I am new to installment warrant but would like to invest in one related to ZFX.
My view is I want to invest in one that expire around april next year so that give me time to get the 0.70 cents dividend due in october and hopefully get some benefit of a possible share rally in Nov/ December / Jan.

ZFX closed at 12.14 on the 09/09/06


ZFXIOI	Call	26/04/07	5.750	1	0.000	0.000	6.700

ZFXIZ7	Call	27/04/07	10.000	1	0.000	0.000	4.300

ZFXIZ8	Call	27/04/07	11.000	1	0.000	0.000	3.730


ZFXIOI is the installment warrant that appears to me the most attractive even thought it is priced at 6.70.
When dividend date comes if I buy 500 ZFXIOI does that mean I will get the dividend credited to my account for the equivalent of 500 ZFX shares ( ratio being 1/1) . ZFXIZ7 and ZFXIZ8 look good but the premium to pay appears a bit to expensive to me.
Is their anything I am over looking in the way I am approaching this installment warrant. Please let me know your feedback .

Cheers


----------



## Fab (12 September 2006)

I am wondering if buying an installment warrant few days before the dividend is due and then sell it few days after is a good strategy ?? Just to get the dividend bearing in mind that the total dividend paid for the financial year has to be below the $5000 .
My other question is what happen to an installment warrant after the last dividend of is paid , I suppose there would not be any reason for keeping it much longer therefore I am expecting its value to drop . Is that correct?
I am new to installment warrant and I am trying to make sense of them.

Thanks for your help


----------



## Fab (16 September 2006)

I am still trying to fully understand the best strategy in using installment warrant dividend stripping therefore I got the documentation from Macquarie bank.
One trading tip the say in their documentation is:
" When an American style warrant is deep in the money and a dividend is due on the underlying shares before the expiry date , the holder may be better off exercising the warrant early to receive the dividend. If this is the case then the warrant may actually fall in value when the underlying shares goes ex - dividend"

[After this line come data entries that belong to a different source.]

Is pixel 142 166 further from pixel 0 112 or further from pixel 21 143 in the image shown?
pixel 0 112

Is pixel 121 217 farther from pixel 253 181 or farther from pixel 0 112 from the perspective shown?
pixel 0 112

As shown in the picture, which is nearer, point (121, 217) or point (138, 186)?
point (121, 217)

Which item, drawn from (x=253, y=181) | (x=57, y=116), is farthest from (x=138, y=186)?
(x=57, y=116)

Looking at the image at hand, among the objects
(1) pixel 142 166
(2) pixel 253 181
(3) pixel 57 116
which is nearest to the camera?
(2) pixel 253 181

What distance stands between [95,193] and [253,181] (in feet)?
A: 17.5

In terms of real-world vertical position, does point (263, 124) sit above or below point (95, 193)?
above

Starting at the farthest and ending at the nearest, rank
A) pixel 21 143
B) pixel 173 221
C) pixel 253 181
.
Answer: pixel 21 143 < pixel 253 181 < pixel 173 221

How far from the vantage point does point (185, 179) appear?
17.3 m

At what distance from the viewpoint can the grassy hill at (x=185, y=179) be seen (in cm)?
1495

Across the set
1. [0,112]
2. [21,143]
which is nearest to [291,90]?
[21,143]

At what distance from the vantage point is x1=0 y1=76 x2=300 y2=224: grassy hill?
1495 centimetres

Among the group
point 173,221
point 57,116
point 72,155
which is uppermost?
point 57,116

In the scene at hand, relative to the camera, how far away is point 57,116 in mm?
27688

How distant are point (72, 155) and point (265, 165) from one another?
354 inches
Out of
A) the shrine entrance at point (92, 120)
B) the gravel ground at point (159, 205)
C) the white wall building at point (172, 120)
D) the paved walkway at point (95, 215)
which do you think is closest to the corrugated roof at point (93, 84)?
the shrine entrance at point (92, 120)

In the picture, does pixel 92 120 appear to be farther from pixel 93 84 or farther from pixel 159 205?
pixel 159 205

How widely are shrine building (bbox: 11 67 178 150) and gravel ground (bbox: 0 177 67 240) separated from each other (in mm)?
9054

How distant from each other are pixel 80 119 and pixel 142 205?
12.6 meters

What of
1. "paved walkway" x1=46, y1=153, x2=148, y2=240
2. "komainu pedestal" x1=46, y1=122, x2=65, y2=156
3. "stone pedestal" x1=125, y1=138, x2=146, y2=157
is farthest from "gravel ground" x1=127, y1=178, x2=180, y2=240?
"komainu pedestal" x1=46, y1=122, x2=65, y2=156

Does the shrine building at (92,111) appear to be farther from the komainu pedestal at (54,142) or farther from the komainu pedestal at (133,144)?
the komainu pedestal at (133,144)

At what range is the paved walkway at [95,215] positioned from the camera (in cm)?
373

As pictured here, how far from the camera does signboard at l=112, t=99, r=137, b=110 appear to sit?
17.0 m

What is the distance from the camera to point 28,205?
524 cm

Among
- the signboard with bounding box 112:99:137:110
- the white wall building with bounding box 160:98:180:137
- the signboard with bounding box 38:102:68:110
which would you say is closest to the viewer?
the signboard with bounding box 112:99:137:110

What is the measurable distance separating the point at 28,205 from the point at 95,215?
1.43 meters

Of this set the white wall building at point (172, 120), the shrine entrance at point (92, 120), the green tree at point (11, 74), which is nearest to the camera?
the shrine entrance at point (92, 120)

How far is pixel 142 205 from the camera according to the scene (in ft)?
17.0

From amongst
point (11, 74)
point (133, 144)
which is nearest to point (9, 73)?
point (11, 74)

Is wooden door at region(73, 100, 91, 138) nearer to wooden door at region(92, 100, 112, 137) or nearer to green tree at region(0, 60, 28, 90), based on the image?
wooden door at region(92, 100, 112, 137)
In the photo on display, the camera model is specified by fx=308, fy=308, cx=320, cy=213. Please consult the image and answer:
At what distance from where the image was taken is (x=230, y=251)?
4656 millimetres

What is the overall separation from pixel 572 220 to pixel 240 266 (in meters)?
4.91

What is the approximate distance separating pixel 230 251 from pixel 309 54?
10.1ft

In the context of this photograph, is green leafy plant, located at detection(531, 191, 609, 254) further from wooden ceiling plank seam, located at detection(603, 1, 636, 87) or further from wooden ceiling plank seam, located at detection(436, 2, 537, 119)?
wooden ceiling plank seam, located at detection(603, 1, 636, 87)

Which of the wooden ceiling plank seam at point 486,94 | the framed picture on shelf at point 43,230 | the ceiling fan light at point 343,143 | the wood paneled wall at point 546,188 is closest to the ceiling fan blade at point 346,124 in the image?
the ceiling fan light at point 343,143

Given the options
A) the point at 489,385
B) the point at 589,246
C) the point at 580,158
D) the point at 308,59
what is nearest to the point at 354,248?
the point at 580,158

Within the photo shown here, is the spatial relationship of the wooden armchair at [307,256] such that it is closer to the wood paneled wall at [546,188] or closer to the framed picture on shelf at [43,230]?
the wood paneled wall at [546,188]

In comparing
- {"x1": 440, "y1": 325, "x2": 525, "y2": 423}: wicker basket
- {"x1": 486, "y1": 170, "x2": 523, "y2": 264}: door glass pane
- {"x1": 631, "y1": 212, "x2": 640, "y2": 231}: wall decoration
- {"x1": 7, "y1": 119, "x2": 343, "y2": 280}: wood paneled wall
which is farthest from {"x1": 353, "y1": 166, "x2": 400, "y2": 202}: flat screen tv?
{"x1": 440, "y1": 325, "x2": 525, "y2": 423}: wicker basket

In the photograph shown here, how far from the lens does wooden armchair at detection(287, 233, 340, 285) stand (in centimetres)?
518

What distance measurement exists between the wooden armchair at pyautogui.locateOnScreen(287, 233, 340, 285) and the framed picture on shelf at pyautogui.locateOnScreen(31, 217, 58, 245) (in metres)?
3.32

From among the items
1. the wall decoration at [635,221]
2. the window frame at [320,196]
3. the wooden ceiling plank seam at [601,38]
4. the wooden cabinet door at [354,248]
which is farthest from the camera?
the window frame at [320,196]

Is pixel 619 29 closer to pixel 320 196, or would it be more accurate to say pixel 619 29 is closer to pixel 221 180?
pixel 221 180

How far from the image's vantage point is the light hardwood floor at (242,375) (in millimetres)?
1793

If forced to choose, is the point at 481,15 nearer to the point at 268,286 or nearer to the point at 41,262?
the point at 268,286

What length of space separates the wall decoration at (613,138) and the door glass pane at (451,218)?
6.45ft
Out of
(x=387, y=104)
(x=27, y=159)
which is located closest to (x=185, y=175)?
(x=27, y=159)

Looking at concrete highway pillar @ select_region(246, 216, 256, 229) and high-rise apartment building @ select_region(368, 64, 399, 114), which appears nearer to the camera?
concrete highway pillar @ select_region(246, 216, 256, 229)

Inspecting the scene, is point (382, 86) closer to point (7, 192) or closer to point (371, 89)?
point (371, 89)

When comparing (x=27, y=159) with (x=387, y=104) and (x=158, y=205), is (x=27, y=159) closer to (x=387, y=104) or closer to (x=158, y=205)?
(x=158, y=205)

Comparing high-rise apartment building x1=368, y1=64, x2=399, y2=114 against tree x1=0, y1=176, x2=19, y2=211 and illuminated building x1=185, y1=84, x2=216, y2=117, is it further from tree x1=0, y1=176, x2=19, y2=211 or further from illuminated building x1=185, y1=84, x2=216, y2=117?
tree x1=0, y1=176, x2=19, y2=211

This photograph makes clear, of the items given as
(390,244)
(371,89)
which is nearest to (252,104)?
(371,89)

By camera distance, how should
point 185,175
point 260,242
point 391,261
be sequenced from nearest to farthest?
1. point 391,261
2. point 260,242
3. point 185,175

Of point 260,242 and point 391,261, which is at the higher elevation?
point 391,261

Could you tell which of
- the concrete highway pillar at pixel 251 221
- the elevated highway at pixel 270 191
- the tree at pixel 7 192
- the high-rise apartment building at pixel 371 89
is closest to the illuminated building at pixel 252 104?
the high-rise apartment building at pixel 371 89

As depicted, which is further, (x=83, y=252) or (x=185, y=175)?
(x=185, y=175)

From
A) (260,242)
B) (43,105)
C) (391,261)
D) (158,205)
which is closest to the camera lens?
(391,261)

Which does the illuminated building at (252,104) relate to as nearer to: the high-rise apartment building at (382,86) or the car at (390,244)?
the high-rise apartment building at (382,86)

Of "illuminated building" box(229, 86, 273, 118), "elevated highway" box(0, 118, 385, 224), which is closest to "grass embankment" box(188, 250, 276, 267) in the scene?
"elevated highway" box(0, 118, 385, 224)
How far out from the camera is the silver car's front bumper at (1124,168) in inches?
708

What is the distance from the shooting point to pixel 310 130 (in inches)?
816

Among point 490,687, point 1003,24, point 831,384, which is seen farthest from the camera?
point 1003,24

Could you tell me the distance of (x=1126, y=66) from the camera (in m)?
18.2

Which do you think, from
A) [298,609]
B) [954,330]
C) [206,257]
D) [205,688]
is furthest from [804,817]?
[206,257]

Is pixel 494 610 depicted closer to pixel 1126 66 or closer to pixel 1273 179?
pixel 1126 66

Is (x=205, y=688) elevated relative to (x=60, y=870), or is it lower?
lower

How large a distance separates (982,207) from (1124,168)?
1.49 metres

Can anyone explain to me this statement . First I am not to share why this apply only to American style warrant and only when the warrant is deep in the money. I guess is what I want to avoid is buying an installment warrant that will be worth nothing after the dividend is paid on the share.
I am currently looking at buying a ZFX installment warrant before of the large dividend to be paid by ZFX.
 
Thanks for your help


----------